Use Exploration and Discovery to Advance Your Technology Career

Information Technology job titles can be confusing because a tech person generally performs multiple job roles. For example, you can be an IT Project Manager and also have responsibility as a Systems Developer, Software Developer, or Systems Analyst, just to name a few. When you are looking to advance your technology career, it is important to look at your interesting achievements that are not part of your primary job responsibilities.

An ideal technical job search should focus on the exploration and discovery of opportunities both within your domain, as well as outside it. For technology jobs in particular, the industry changes so frequently that new opportunities continuously arise. For inquisitive individuals who are able to look beyond standard career paths, the results can be truly amazing.

Advanced Your Technology Career: Think about the possibilities

Do you want to transition from Software Engineer to Data Engineer?
Do you want to transition from Data Analyst to Data Wrangler?
Do you want to transition from BI Report Writer to Data Scientist?

Taking on these expanded responsibilities can create career opportunities beyond a traditional career path. This was the case for one of my clients who made such a discovery.

Advance Your Technology Career: Use a storytelling process to describe your achievements

Find job opportunities through storytelling

Advance Your Career with Project Storytelling

Bryan came to me after being laid off from a job he’d held for over 10 years. He wanted to find another position as a help desk support manager because it aligned the best with the primary work he’d been doing. From my perspective, it seemed like a very straightforward project.

Bryan used my storytelling approach to describe those projects where he was most proud of the results. He soon filled his questionnaire with great examples of the work he’d done. But as I read through his stories, a distinct theme emerged that had nothing to do with his IT support responsibilities.

Instead, the projects that he described were about the business products he’d created– simulations to develop and test management skills in an online learning environment. Over his career, he’d designed business simulations that blended standard business programming with game programming into products that became the primary revenue stream for the business.

Here is how I captured some of the work that he’d done. I first defined the business need and then wrote to that need.

Advance your Technology Career: Create a compelling technology resume

Business Need: Create a new “family” of project management teaching simulations.

 Developed products that generated ~$10M over 3 years, with a low development cost. Created a common platform for 3 educational product lines.
o Coordinated with subject matter experts to define requirements and validate features including action learning, individual team exercises, and a mini simulation of a project for a hands-on experience.
o Designed and developed simulation, utilizing a blended team of in-house and outsourced resources.
o Wrote user and instructor’s guides, and specified hardware, peripherals, and supporting software for classroom use.
o Rolled out products for instructor and student use and created a feedback loop for capturing suggestions for continuous improvement.

Business Need: Major investment firm wanted to evaluate decision-making capabilities of branch managers.

 Developed a model that put people in simulated sales situations.

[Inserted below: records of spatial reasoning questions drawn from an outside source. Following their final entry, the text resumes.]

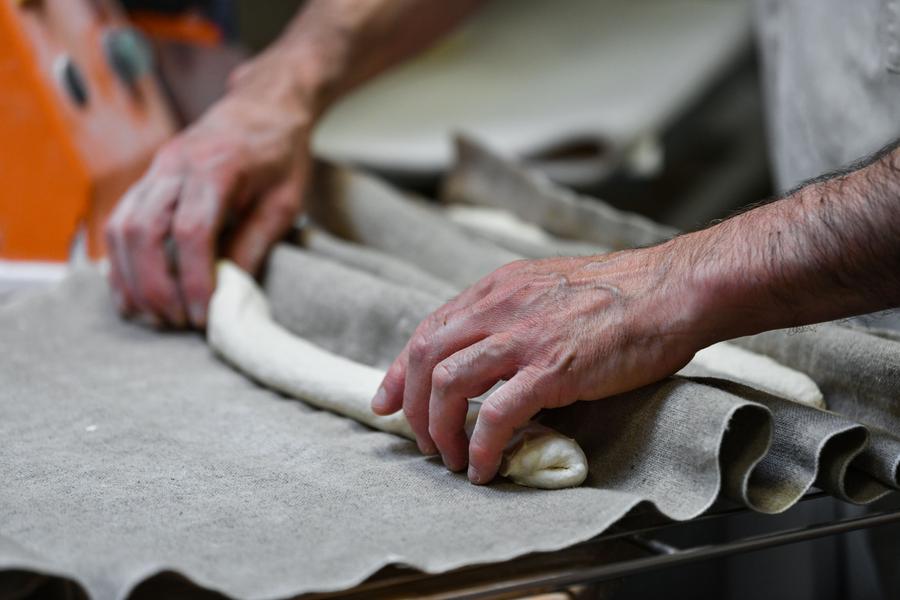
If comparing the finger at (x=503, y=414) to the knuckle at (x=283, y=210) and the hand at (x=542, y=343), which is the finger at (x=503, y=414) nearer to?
the hand at (x=542, y=343)

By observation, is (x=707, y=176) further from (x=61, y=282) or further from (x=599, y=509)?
(x=599, y=509)

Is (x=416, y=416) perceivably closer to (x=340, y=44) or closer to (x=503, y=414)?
(x=503, y=414)

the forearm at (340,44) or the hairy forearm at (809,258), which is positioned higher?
the forearm at (340,44)

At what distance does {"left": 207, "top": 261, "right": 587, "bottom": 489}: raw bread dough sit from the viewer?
64 centimetres

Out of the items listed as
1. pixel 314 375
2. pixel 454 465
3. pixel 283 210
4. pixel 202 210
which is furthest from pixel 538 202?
pixel 454 465

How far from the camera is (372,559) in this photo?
1.72 ft

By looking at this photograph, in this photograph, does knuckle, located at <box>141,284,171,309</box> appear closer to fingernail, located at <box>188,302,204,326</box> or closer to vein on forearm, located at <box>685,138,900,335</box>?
fingernail, located at <box>188,302,204,326</box>

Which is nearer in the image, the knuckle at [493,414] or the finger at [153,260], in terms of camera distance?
the knuckle at [493,414]

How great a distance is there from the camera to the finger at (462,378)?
0.64 meters

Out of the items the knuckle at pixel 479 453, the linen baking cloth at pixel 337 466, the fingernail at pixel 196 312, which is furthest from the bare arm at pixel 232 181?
the knuckle at pixel 479 453

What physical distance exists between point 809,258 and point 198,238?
2.25ft

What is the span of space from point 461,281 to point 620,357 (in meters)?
0.40

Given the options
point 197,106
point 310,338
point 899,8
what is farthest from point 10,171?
point 899,8

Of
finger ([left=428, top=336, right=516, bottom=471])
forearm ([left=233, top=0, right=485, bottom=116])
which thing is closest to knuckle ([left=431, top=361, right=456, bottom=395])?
finger ([left=428, top=336, right=516, bottom=471])
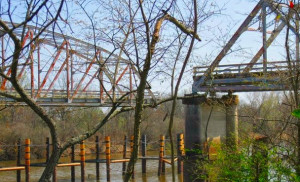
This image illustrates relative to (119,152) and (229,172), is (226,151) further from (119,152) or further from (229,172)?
(119,152)

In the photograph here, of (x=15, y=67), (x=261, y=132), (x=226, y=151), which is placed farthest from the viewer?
(x=261, y=132)

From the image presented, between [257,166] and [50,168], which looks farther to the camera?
[257,166]

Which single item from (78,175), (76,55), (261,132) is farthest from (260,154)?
(78,175)

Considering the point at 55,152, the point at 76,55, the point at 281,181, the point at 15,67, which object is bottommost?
the point at 281,181

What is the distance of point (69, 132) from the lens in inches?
1213

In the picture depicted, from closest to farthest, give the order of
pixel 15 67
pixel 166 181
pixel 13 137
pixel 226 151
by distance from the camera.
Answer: pixel 15 67 < pixel 226 151 < pixel 166 181 < pixel 13 137

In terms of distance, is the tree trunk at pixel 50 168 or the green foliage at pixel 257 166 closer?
the tree trunk at pixel 50 168

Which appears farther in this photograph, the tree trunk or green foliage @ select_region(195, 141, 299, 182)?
green foliage @ select_region(195, 141, 299, 182)

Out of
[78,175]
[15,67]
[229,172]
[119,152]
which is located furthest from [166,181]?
[15,67]

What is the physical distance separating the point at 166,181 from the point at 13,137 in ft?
46.7

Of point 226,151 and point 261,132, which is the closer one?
point 226,151

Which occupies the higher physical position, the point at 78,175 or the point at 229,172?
the point at 229,172

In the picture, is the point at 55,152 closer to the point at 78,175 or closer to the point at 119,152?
the point at 78,175

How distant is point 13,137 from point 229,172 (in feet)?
86.7
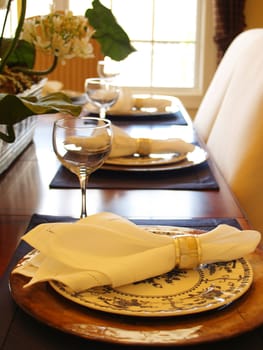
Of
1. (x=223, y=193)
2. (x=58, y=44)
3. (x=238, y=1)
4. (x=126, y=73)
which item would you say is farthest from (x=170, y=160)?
(x=126, y=73)

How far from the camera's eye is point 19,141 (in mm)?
1455

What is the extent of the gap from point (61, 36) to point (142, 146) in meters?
0.28

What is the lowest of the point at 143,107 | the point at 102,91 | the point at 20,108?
the point at 143,107

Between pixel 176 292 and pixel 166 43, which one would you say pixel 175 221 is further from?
pixel 166 43

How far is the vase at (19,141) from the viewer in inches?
51.6

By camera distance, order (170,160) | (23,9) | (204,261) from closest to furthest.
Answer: (204,261) < (23,9) < (170,160)

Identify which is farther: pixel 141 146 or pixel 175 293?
pixel 141 146

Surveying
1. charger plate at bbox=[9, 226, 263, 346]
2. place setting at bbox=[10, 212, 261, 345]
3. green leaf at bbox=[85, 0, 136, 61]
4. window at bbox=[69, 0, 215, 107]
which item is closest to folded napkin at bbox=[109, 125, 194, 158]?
green leaf at bbox=[85, 0, 136, 61]

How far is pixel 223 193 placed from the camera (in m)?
1.19

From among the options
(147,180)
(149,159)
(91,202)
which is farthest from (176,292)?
(149,159)

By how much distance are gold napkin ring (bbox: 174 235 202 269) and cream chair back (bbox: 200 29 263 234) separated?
0.62 m

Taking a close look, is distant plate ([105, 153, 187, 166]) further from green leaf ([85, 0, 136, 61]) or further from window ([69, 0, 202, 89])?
window ([69, 0, 202, 89])

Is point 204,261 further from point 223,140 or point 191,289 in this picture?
point 223,140

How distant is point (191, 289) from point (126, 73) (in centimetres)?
303
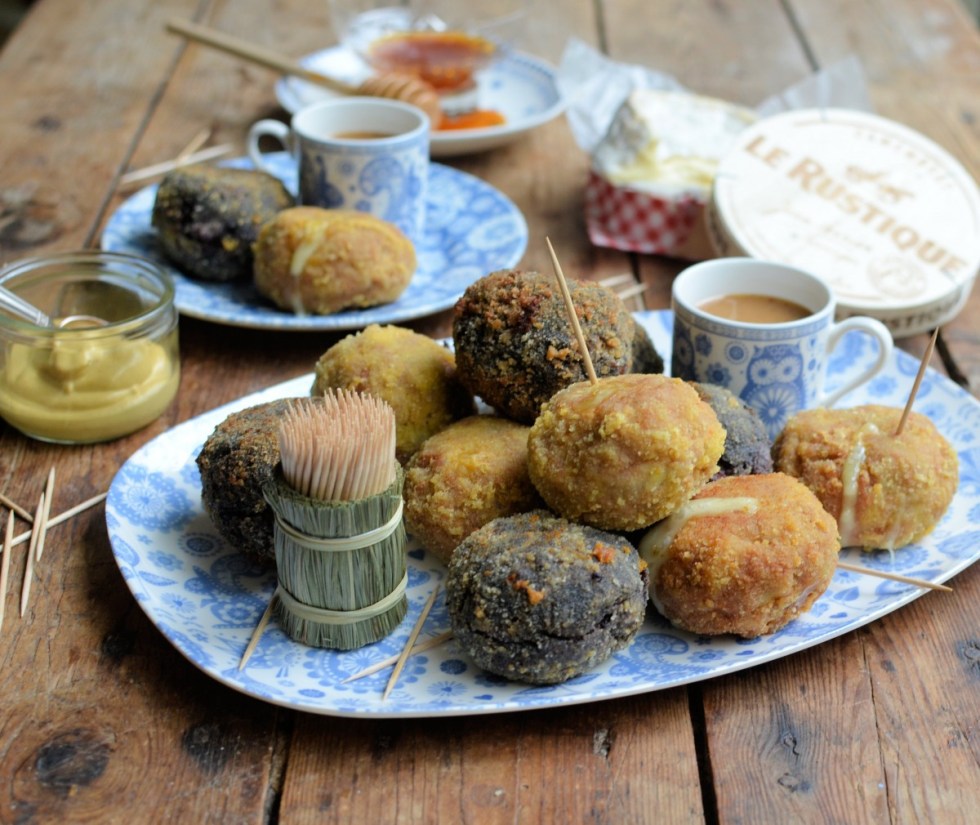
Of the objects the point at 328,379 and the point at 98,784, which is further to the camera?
the point at 328,379

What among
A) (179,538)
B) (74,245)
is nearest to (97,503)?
(179,538)

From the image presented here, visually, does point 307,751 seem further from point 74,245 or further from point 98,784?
point 74,245

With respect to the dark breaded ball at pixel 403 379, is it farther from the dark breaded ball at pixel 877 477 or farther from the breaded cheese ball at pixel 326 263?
the dark breaded ball at pixel 877 477

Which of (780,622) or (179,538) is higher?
(780,622)

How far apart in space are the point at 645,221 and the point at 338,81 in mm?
958

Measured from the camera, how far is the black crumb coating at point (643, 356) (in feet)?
5.82

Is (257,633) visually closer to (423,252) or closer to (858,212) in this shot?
(423,252)

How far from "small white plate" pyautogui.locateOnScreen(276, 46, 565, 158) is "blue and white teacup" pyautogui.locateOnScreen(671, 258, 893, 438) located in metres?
1.10

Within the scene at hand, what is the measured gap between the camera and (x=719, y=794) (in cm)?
126

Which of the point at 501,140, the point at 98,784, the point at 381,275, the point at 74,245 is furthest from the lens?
the point at 501,140

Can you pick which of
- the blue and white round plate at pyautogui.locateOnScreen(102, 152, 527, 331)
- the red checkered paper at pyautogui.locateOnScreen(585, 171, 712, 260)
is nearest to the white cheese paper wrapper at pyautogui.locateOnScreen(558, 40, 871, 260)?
the red checkered paper at pyautogui.locateOnScreen(585, 171, 712, 260)

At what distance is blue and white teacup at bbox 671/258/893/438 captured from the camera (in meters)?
1.78

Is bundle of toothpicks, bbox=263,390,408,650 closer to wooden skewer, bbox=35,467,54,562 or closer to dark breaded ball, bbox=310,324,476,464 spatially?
dark breaded ball, bbox=310,324,476,464

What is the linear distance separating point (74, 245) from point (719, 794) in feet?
6.23
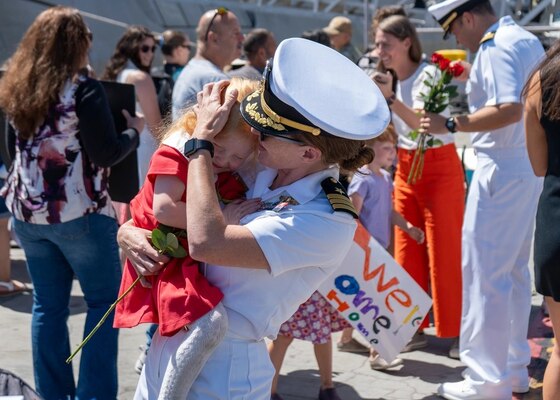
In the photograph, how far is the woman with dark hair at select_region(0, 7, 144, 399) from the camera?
409 centimetres

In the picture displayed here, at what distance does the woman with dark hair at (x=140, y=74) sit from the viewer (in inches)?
235

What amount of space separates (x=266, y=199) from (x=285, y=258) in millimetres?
216

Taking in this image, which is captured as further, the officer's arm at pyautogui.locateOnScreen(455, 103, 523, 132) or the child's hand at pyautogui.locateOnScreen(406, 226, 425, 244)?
the child's hand at pyautogui.locateOnScreen(406, 226, 425, 244)

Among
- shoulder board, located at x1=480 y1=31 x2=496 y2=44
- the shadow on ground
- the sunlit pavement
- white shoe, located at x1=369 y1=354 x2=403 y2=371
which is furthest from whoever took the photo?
the shadow on ground

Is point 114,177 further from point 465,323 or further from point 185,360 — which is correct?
point 185,360

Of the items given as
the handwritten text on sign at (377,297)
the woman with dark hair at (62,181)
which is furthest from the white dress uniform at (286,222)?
the handwritten text on sign at (377,297)

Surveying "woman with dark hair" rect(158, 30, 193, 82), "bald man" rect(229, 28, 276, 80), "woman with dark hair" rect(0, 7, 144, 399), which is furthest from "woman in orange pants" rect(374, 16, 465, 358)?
"woman with dark hair" rect(158, 30, 193, 82)

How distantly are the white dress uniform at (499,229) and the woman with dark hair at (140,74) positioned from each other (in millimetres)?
2167

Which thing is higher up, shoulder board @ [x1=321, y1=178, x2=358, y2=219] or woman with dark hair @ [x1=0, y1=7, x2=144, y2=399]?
shoulder board @ [x1=321, y1=178, x2=358, y2=219]

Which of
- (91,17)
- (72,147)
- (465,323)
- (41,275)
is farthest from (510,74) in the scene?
(91,17)

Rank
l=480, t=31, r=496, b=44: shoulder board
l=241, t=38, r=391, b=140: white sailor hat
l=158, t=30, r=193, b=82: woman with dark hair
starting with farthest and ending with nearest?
l=158, t=30, r=193, b=82: woman with dark hair, l=480, t=31, r=496, b=44: shoulder board, l=241, t=38, r=391, b=140: white sailor hat

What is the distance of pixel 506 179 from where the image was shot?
4625 mm

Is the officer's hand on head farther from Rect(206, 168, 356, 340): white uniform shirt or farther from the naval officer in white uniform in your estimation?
the naval officer in white uniform

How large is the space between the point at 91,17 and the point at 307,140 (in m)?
13.6
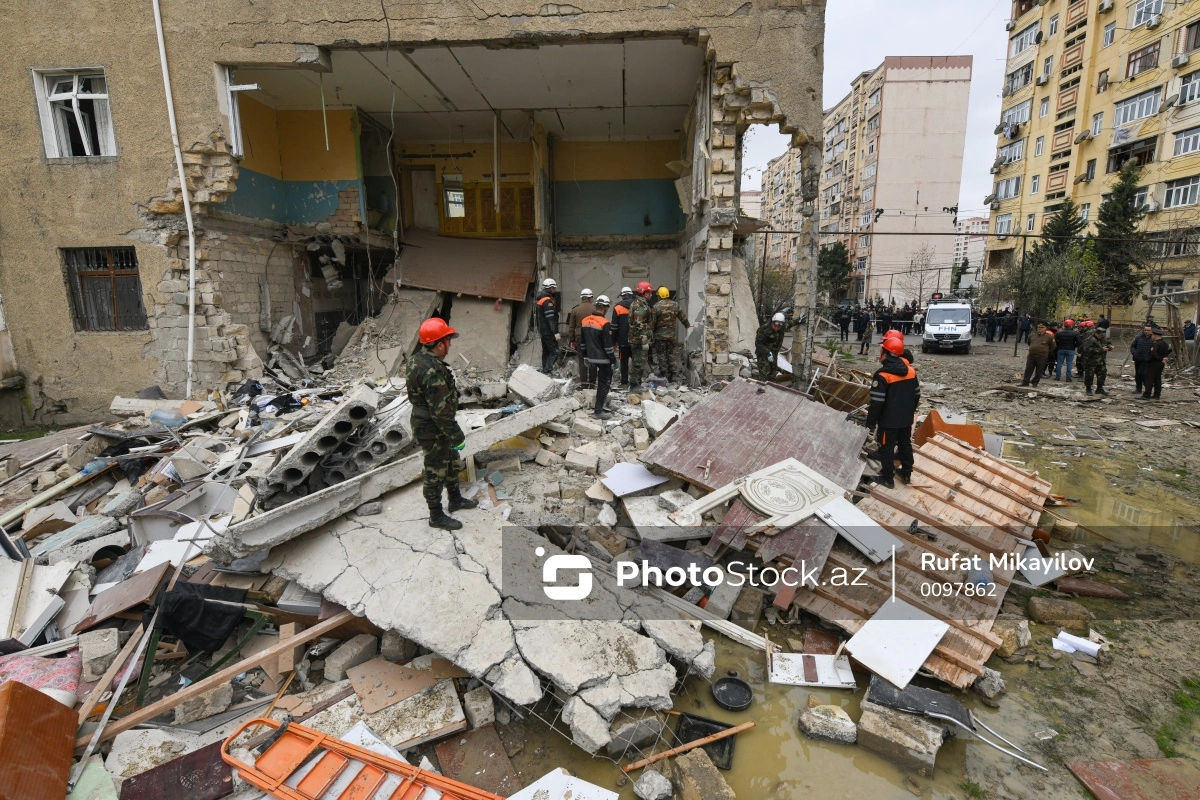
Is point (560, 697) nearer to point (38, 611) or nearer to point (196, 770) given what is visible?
point (196, 770)

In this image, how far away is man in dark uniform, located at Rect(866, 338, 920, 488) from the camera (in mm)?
5105

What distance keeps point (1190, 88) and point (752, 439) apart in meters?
29.5

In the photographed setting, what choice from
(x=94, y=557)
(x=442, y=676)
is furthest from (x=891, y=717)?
(x=94, y=557)

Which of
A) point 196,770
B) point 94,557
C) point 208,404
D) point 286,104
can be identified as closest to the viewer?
point 196,770

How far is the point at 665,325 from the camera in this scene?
8.66 meters

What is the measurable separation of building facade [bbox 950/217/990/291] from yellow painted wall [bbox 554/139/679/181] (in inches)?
258

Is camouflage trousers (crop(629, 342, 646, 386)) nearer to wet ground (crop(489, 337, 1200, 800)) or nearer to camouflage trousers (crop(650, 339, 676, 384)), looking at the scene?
camouflage trousers (crop(650, 339, 676, 384))

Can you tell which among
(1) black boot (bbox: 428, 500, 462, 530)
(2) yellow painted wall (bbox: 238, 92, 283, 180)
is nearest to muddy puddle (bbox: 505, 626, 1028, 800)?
(1) black boot (bbox: 428, 500, 462, 530)

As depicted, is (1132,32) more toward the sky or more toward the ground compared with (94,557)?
more toward the sky

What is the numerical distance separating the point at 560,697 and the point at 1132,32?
35.7 metres

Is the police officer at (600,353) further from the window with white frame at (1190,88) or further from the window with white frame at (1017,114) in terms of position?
the window with white frame at (1017,114)

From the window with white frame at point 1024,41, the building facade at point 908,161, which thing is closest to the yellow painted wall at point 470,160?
the building facade at point 908,161

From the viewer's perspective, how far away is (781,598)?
150 inches

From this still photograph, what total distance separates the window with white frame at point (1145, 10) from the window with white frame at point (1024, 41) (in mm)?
6971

Management was able to analyze their decisions and achieve goal to evaluate performance.
 Delivered on the challenge to have performance exactly model the client’s extensive data collected by mapping real sales performance to situations and the decisions made in those situations.
 Yielded years of continued business with the client and the development of similar products for additional investment firms.

Business Need: Major electronics firm wanted to evaluate sales assistant’s ability to influence customer decisions, prioritize customer value, and manage time well within a sales territory.

 Worked closely with client to select the appropriate available decisions to influence the customers, and to simulate time management.
 Created problem situations identified by actual sales reps and turned them into random events to challenge the participants. Used varying customer profiles and actual model numbers within current product lines for an authentic experience.

Conclusion

Creating the simulations had not been Bryan’s primary job so he didn’t consider it as a strong skill for his job search. He actually thought that the simulations would only be valuable for an online learning company. What Bryan didn’t realize was that his skills were a great fit for Business Analytics and Predictive Analytics – these disciplines needed many of the same skills that he possessed.

Bryan nearly missed an exceptional opportunity by focusing his job search on the familiar work of help desk management and IT support. Though proud of his work with simulations, he saw it as secondary to his core support responsibilities. Seeing simulation only in context of online learning limited his career vision. New opportunities opened up when he became aware that simulation is a central concept of business analytics and a high-demand skill set.

Don’t miss out on career opportunities. Explore all the possibilities. Create an interesting technical resume. Think about all of the things that you done.